The problem with their attempts is that more & more, consumers are owning tools capable of production.  We must no longer be mere consumers, but instead, we can make new, remake, remix, cut, distribute, comment on, link to, and otherwise interact with the media that make up our culture and cultural artifacts.  And all of their attempts to make us stop haven't really worked - why, just take a look at this remix of "don't copy that floppy!"  

And what about the laws that have been passed in regards to copyright infringement?  Well, frankly, because of the very design of the internet, they're pretty damn hard to enact efficiently.  Hence the spectacle of one or two high profile cases against housewives & 14 yr olds for illegally downloading bad 90s anime & that one Metallica album.  These spectacles, although sometimes they are abiding by the legal letter of the law, do more than simply punish "criminals."  
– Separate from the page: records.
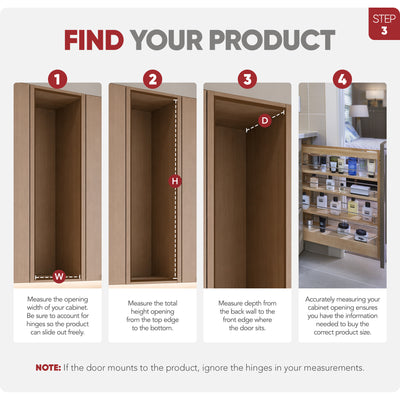 STEP 3

FIND YOUR PRODUCT

1

W

Measure the opening width of your cabinet. Be sure to account for hinges so the product can slide out freely.

2

H

Measure the total height opening from the top edge to the bottom.

3

D

Measure depth from the back wall to the front edge where the door sits.

4

Accurately measuring your cabinet opening ensures you have the information needed to buy the correct product size.

NOTE: If the door mounts to the product, ignore the hinges in your measurements.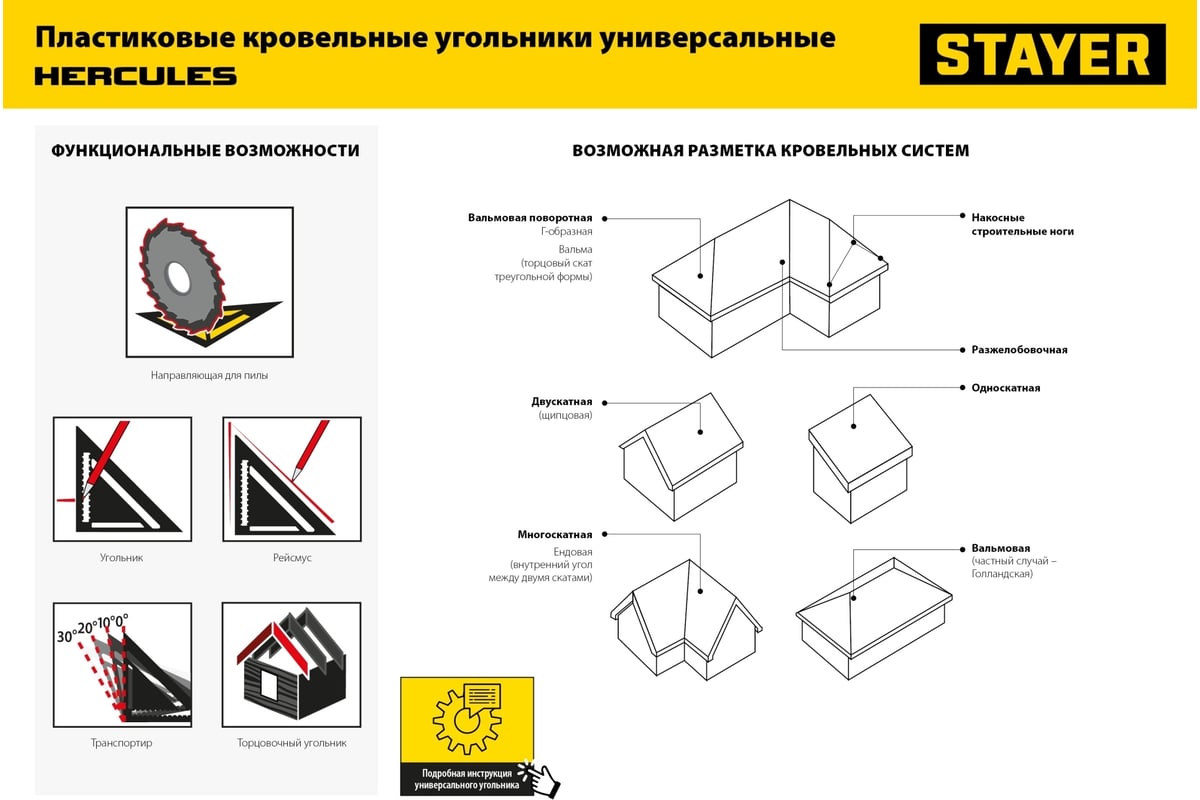 Пластиковые кровельные угольники универсальные HERCULES

STAYER

ФУНКЦИОНАЛЬНЫЕ ВОЗМОЖНОСТИ

Направляющая для пилы

Угольник

Рейсмус

30° 20° 10° 0°

Транспортир

Торцовочный угольник

Подробная инструкция универсального угольника

ВОЗМОЖНАЯ РАЗМЕТКА КРОВЕЛЬНЫХ СИСТЕМ

Вальмовая поворотная
Г-образная
Вальма
(торцовый скат треугольной формы)

Накосные строительные ноги

Разжелобовочная

Двускатная
(щипцовая)

Односкатная

Многоскатная
Ендовая
(внутренний угол между двумя скатами)

Вальмовая
(частный случай – Голландская)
Instead, things like the take down of Megaupload, or the earlier transformation of Napster into a pay service,  create an ideological reality - they attempt to change what is considered proper rhetorical behavior in the forum.  Actions like these are a rhetorically savvy demonstration to users that perhaps they should reconsider downloading that song for free (it's not like they weren't going to buy the album on iTunes later anyways).  Essentially, users are being trained, through fear tactics, not to share.  & I'm pretty certain that we all learned in kindergarten just how important sharing is.

What this whole mess boils down to is a struggle over who gets to shape "the boundaries of the rhetorical community itself" (Farrell 91).  Who gets to make the rules about what is appropriate behavior in the rhetorical forum?  Who gets to decide what kind of communication is allowed to happen?

Obviously, we all have a vested interest at stake.  Whether you are a content creator, sometimes (understandably) frustrated by people "stealing" your work, or a user who  helps content creators spread & market their work, we are participating in the rhetorical construction of our virtual space.  And so is our government right now, and the lobbyists who put the money in their pockets, and the people who actually make the money off of content (usually not the artists), and, of course, the services that host the content. 

But, really, it's not about the content.  It's about the creation of our culture.  And really? None of this is new.  It's just in a different place, a rhetorical forum that has taken a new shape, found a new home.  A new home that I'm not ready to give up without a fight.  The internet was made for sharing; it is built on the premise that sharing information & content should be a core value, one that will advance our culture and lead to creative, scientific, & social advancement.  Despite the actions right now of those who doth protest too much (I'm looking at you, RIAA & MPAA), I think the Anonymous responses & the SOPA Strike are "evidence that [the internet's] own constructive possibilities are far from over" (Farrell 95).  Don't let them scare you; this is our space, & we will keep it that way.  We are the creators of our culture.

█████████████ ███████████ ███ ████ ███ ████████. ███████████ ████ ████ . █████████████ ██████████ ██ █████████ ██████████ ██. ███████████ ██████ everything ███ █████ is ██ ████ fine ████ ███ █ ██████ trust █████ ███████ ███ your █████ ████ government.

Works cited:
Bush, Vannevar.  "As We May Think."  The New Media Reader. Eds. Noah Wardrip-Fruin and Nick Montfort.  Cambridge: the MIT Press, 2003.  Print.

Farrell, Thomas.  "Practice the Arts of Rhetoric: Tradition and Invention."  Contemporary Rhetorical Theory: A Reader.  New York: The Guilford Press, 1999.  Print.